Si grande fue la presencia vasca en la Conquista y Virreynato del Perú, también esta se hizo presente y con mucha fuerza en la formación de la República peruana. Por lo pronto, de los nueve jefes peruanos que acompañaron a Bolívar y Sucre en las batallas que sellaron la independencia americana (Junín y Ayacucho) cinco eran de origen vasco (La Mar y Cortázar, Gamarra, Salaverry, Vivanco y Orbegozo). Y la figura más respetable, más reposada e ilustrada, más lúcida y por completo desinteresada de figurar o de lucrar con la política fue un vasco-criollo, don Hipólito Unanue, prestigioso investigador médico originario de Mutriku. Participó con severa serenidad en el Primer Congreso Constituyente de la naciente república (Congreso iniciado con misa celebrada por el Dean Echague y del que fue su secretario Francisco Javier Mariátegui, una de las estrellas parlamentarias de aquellos años aurorales); pero a Unanue no se le puede encasillar como congresista, fue un sabio, un representante de la ilustración en esa aristocratizada sociedad limeña, que lo encumbró gracias al apoyo de las poderosas familias de los Landaburu.
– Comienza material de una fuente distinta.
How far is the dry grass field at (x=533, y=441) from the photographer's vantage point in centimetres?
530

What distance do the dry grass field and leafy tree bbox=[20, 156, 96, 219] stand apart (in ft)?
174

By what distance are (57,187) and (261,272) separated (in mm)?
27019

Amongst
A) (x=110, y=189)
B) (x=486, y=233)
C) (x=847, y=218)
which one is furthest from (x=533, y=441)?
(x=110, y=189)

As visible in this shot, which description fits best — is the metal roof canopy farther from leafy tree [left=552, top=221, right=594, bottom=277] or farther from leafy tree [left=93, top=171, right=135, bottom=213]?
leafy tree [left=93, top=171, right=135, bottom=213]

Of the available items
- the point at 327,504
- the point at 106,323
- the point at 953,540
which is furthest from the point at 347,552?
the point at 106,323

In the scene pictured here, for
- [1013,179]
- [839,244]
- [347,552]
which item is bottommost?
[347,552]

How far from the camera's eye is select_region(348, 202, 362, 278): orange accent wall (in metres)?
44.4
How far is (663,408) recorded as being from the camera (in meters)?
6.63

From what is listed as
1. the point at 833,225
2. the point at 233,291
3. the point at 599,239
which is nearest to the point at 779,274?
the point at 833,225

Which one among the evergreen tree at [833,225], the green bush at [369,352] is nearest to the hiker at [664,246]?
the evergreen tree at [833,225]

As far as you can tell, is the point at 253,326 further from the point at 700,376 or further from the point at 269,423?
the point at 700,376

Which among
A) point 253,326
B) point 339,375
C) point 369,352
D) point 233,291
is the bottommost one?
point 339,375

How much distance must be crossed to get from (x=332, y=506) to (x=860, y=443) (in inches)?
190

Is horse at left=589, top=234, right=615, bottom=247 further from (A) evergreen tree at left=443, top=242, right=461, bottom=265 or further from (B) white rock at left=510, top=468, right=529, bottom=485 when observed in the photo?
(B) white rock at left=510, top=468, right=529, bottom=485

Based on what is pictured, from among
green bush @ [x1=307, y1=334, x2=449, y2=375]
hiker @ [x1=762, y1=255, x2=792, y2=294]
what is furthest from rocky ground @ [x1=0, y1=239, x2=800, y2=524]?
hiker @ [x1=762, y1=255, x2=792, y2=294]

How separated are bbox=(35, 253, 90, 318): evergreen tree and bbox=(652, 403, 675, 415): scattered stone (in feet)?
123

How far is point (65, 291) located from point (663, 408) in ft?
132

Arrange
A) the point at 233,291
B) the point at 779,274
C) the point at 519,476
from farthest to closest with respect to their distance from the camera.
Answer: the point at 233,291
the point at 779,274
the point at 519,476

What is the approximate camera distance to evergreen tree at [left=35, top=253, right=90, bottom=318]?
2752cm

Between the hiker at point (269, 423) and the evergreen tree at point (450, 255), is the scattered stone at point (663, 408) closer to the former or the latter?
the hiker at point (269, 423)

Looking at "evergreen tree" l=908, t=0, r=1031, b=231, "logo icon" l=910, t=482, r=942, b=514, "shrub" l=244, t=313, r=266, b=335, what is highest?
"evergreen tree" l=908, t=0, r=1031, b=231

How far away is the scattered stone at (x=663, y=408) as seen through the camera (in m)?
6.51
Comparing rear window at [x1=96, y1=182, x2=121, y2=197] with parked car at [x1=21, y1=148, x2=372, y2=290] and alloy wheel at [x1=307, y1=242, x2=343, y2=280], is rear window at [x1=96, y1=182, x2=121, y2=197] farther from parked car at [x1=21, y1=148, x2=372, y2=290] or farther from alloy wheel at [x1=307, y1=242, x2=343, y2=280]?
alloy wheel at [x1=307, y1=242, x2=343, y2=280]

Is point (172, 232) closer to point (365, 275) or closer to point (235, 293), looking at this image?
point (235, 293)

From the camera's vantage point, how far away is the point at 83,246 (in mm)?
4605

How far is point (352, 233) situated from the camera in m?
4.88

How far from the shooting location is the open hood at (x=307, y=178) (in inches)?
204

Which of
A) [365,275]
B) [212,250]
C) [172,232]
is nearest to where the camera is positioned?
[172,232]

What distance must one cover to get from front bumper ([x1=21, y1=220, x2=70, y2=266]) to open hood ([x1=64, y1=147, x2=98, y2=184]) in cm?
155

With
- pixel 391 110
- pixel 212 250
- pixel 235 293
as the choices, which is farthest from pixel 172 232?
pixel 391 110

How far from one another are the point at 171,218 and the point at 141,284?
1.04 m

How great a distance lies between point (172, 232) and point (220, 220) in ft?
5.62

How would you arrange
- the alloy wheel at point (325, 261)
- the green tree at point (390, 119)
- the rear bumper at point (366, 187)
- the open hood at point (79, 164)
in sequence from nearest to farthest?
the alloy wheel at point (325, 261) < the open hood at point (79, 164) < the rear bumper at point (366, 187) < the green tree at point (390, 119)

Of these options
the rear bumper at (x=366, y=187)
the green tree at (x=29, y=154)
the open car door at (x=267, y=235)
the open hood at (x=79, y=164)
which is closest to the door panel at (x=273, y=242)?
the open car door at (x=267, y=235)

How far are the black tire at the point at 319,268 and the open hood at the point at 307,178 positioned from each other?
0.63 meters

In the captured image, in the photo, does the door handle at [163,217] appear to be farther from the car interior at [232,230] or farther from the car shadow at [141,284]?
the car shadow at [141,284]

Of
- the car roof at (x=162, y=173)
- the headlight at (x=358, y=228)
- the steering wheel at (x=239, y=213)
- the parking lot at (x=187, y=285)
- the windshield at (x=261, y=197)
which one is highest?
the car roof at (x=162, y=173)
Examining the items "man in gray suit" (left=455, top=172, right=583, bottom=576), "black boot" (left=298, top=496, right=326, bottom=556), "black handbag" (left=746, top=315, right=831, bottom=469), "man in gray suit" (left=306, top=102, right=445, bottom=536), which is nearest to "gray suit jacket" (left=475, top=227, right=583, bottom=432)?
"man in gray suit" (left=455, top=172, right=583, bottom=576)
Sin embargo, su liberalismo secularizado no lo aleja, como apunta el historiador Jorge Basadre, de la recia fe de sus antepasados y en sus memorias «Mi Retiro» escribe: «en medio de esas convulsiones (de la ciencia y la filosofía) en las que me he considerado un átomo vagando en la inmensidad de la naturaleza, un fuerte sentimiento religioso me levanta siempre hacia Dios; y experimento no se qué aliento de seguridad y grandeza».

Ese espíritu abierto, espiritualmente refinado, llevó a Unanue, junto a otros hijos de vascos como él (José María Egaña y José Javier Baquíjano) a fundar en 1787 una «Academia Filarmónica», academia que después, inspirados en la Sociedad Bascongada de Amigos del País, transformaron en «Sociedad Amantes del País», editora de «Mercurio Peruano«, revista que fue embrión de la conciencia cívica del Perú que estaba en gestación y promotora de las ciencias y letras peruanas. También, en esos años virreynales, Unanue fundó «Verdadero Peruano» y «Nuevo Día del Perú», dando prueba de cómo iba formándose en su mente la idea de Perú como nación independiente, aunque esa idea no surgió de una explosión emotiva, fue evolucionando en su pensamiento de una posición reformista, de convivencia entre peruanos y españoles, hasta la inevitable independencia. Estuvo en su proclamación y fue ministro de Hacienda de San Martín, quien dijo «el viejo honradísimo y virtuosísimo Unanue fue uno de los consuelos que he tenido en el tiempo de mi incómoda administración». Sin embargo, Unanue estuvo más estrechamente unido a Bolívar, ganado por el brillo intelectual del Libertador y por la idea de formar una sola comunidad de pueblos latinoamericanos.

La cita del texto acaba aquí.